I working on a project which works on a very large amount of data. I have a lot(thousands) of zip files, each containing ONE simple txt file with thousands of lines(about 80k lines). What I am currently doing is the following:
for(File zipFile: dir.listFiles()){
ZipFile zf = new ZipFile(zipFile);
ZipEntry ze = (ZipEntry) zf.entries().nextElement();
BufferedReader in = new BufferedReader(new InputStreamReader(zf.getInputStream(ze)));
...
In this way I can read the file line by line, but it is definetely too slow. Given the large number of files and lines that need to be read, I need to read them in a more efficient way.

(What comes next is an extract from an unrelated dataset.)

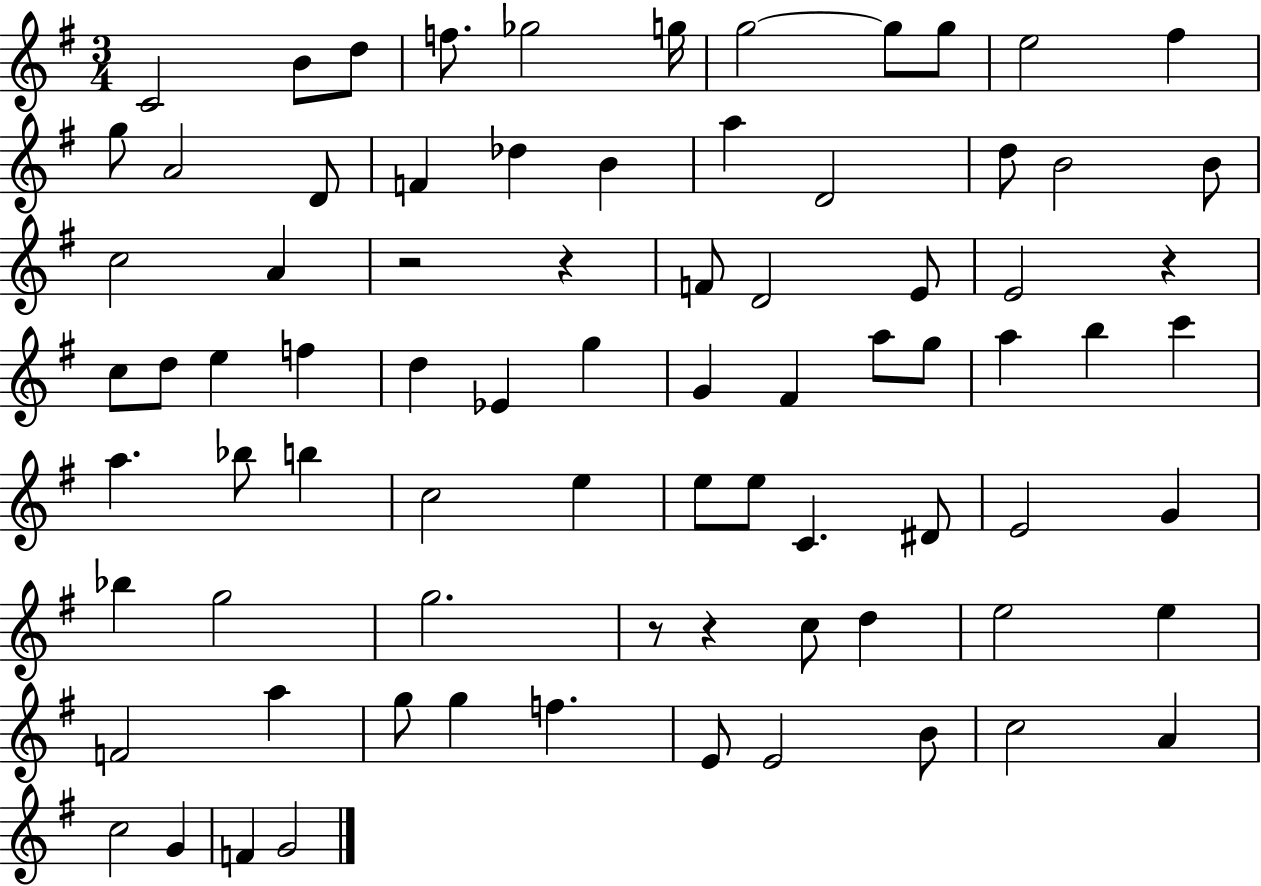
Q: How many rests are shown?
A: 5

I have looked for a different approach, but I haven't been able to find anything. What I think I should use are the java nio APIs intended right for intensive I/O operations, but I don't know how to use them with zip files.

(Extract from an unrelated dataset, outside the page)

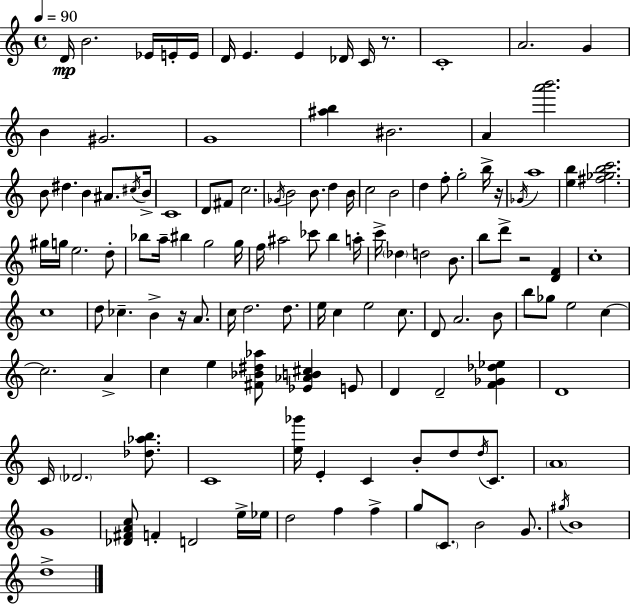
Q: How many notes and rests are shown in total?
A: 129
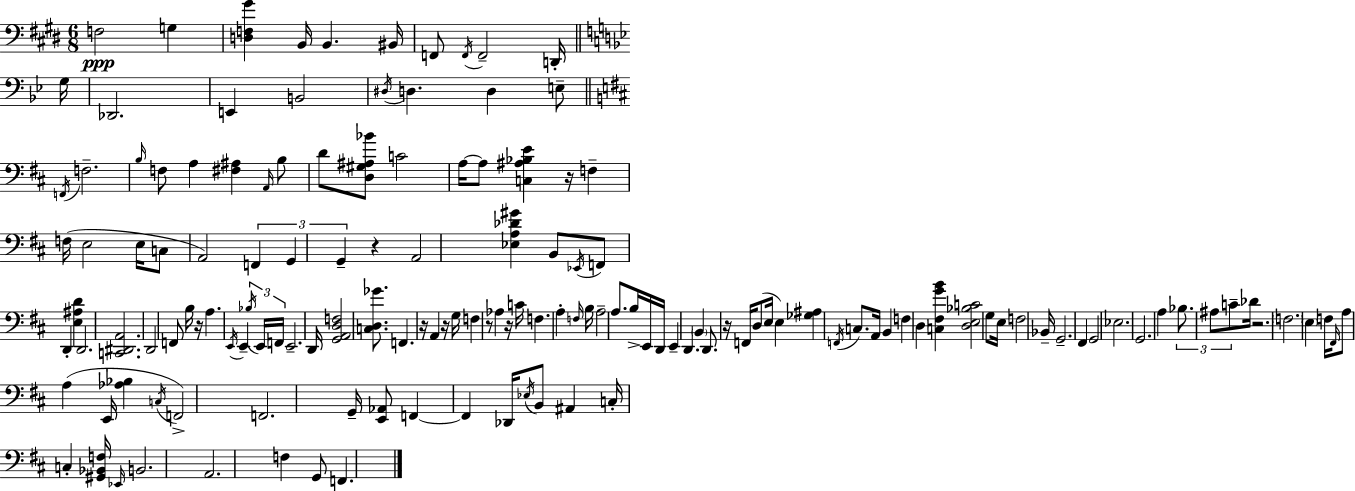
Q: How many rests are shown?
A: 9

Any help would really be appreciated.
Thanks,
Marco
I have a lot(thousands) of zip files. The zipped files are about 30MB each, while the txt inside the zip file is about 60/70 MB. Reading and processing the files with this code takes a lot of hours, around 15, but it depends.

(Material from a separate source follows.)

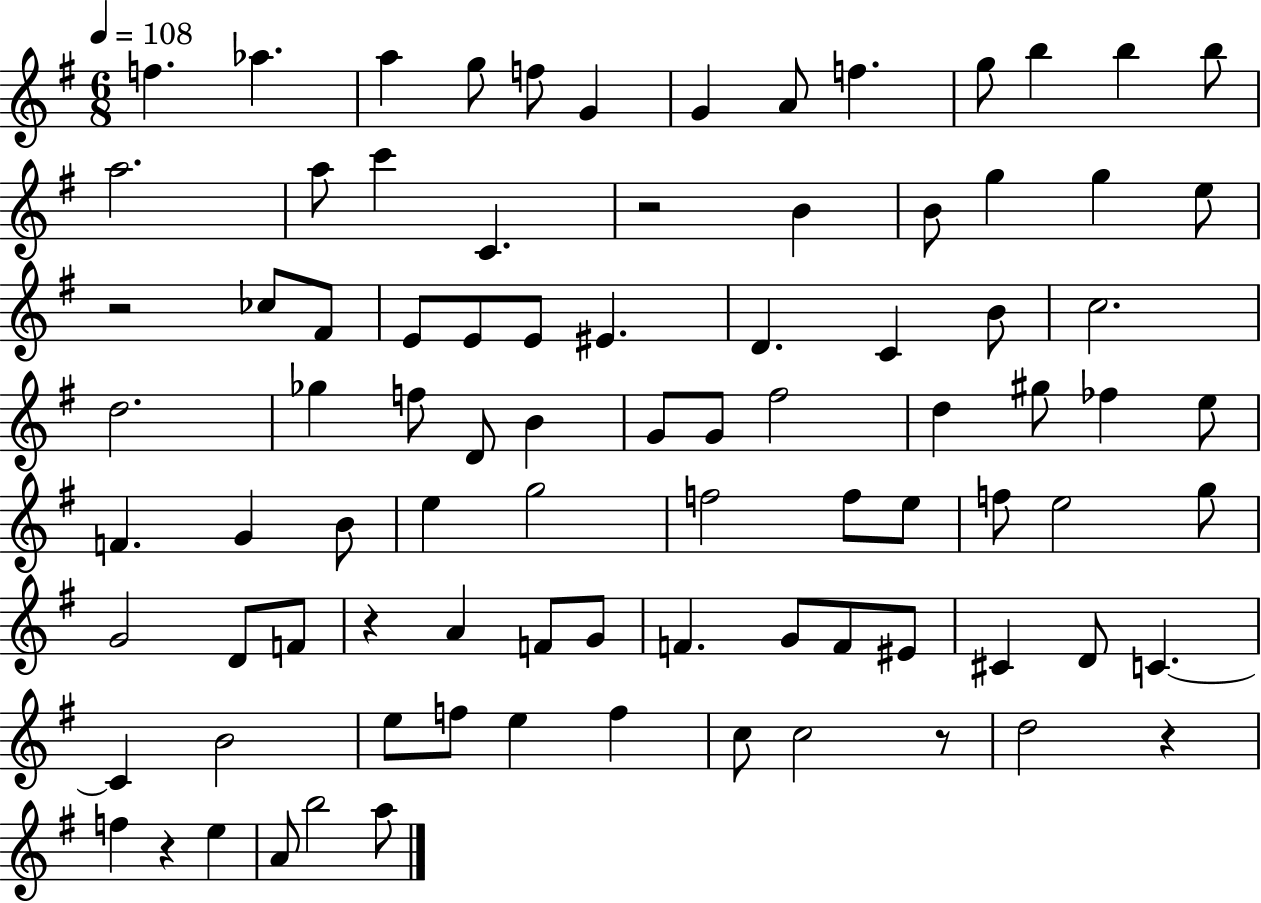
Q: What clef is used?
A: treble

Let's do some back-of-the-envelope calculations.
Let's say you have 5000 files. If it takes 15 hours to process them, this equates to ~10 seconds per file. The files are about 30MB each, so the throughput is ~3MB/s.
This is between one and two orders of magnitude slower than the rate at which ZipFile
can decompress stuff.
Either there's a problem with the disks (are they local, or a network share?), or it is the actual processing that is taking most of the time.
The best way to find out for sure is by using a profiler.